The **theory of uninterpreted functions** is also sometimes called the **free theory**, because it is freely generated, and thus a free object, or the **empty theory**, being the theory having an empty set of sentences (in analogy to an initial algebra). Theories with a non-empty set of equations are known as equational theories. The satisfiability problem for free theories is solved by syntactic unification; algorithms for the latter are used by interpreters for various computer languages, such as Prolog. Syntactic unification is also used in algorithms for the satisfiability problem for certain other equational theories, see E-Unification and Narrowing.

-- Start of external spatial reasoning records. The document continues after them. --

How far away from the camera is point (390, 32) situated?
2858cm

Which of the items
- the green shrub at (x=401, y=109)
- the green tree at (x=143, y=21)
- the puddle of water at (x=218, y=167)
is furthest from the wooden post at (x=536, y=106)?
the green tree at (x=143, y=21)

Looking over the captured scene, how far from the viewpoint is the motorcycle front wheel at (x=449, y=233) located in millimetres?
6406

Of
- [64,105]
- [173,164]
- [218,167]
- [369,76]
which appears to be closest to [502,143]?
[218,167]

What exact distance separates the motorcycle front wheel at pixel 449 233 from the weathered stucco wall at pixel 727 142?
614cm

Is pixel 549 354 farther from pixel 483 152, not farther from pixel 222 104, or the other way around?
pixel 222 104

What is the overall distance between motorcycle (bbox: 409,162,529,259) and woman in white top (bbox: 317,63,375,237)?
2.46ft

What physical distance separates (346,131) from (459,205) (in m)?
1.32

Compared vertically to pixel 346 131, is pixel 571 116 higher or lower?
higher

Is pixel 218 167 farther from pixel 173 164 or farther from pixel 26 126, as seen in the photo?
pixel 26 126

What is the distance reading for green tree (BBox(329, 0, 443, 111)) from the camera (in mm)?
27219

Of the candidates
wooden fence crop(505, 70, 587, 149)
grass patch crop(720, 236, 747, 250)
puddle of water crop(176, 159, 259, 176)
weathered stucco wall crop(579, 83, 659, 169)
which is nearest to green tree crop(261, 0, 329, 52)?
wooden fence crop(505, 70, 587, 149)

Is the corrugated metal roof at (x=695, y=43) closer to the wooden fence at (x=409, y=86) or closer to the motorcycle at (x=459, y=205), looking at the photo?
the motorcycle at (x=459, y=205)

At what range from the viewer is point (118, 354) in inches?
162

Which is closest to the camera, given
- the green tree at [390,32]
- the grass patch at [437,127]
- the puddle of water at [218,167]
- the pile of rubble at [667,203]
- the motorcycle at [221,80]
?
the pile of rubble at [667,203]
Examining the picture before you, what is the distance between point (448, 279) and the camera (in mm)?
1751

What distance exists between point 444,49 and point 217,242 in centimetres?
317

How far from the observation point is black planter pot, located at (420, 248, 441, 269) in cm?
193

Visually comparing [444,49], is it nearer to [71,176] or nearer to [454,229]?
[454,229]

As an example of uninterpreted functions for SMT-LIB, if this input is given to an SMT solver:

```
(declare-fun f (Int) Int)
(assert (= (f 10) 1))
```

the SMT solver would return "This input is satisfiable". That happens because `f`

is an uninterpreted function (i.e., all that is known about `f`

is its signature), so it is possible that `f(10) = 1`

. But by applying the input below:

```
(declare-fun f (Int) Int)
(assert (= (f 10) 1))
(assert (= (f 10) 42))
```

the SMT solver would return "This input is unsatisfiable". That happens because `f`

, being a function, can never return different values for the same input.

The decision problem for free theories is particularly important, because many theories can be reduced by it.^{[3]}

Free theories can be solved by searching for common subexpressions to form the congruence closure.^{[clarification needed]} Solvers include satisfiability modulo theories solvers.